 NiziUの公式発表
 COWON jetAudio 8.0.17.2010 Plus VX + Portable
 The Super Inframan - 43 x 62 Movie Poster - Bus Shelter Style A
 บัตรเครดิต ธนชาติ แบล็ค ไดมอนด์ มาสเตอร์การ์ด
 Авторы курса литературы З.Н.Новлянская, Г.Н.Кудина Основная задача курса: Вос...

::::::::

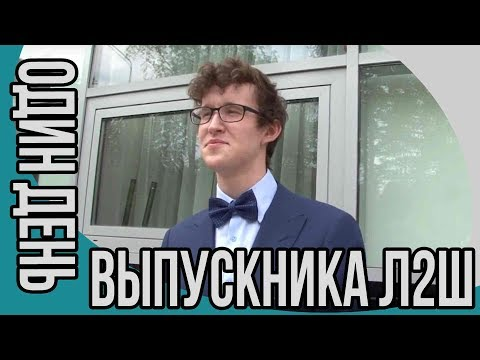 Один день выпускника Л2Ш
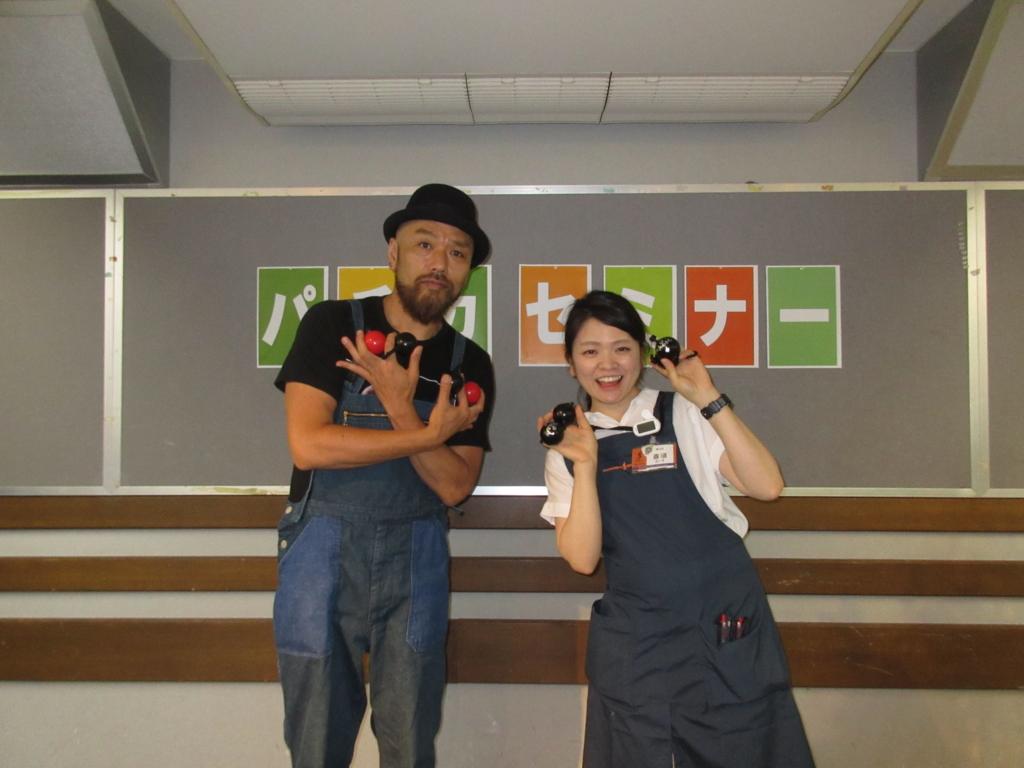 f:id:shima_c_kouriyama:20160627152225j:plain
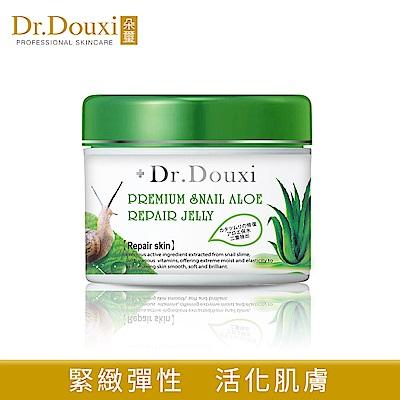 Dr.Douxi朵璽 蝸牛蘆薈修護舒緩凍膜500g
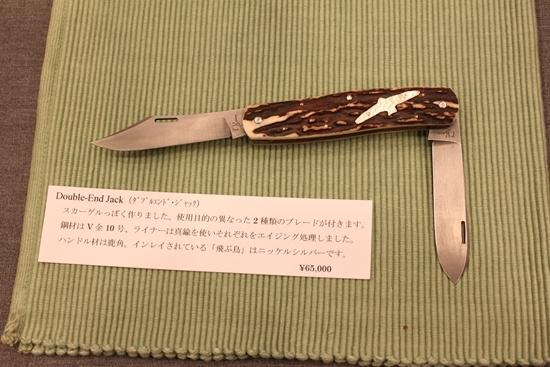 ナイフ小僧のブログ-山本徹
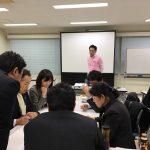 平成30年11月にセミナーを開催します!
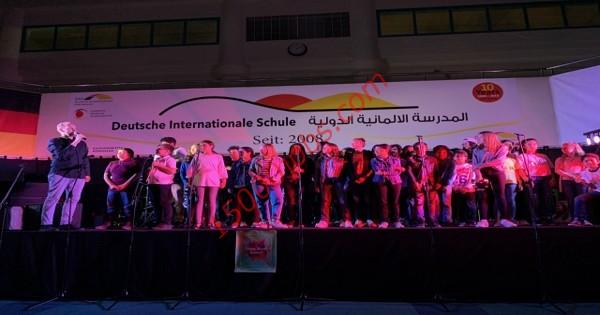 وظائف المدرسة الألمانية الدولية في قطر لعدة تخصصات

::::::::

Set down exactly the lines above, from the line containing "平成30年11月にセミナーを開催します!" through the line containing "وظائف المدرسة الألمانية". Skip the pictures.

▶ Response to the task
 平成30年11月にセミナーを開催します!
 وظائف المدرسة الألمانية الدولية في قطر لعدة تخصصات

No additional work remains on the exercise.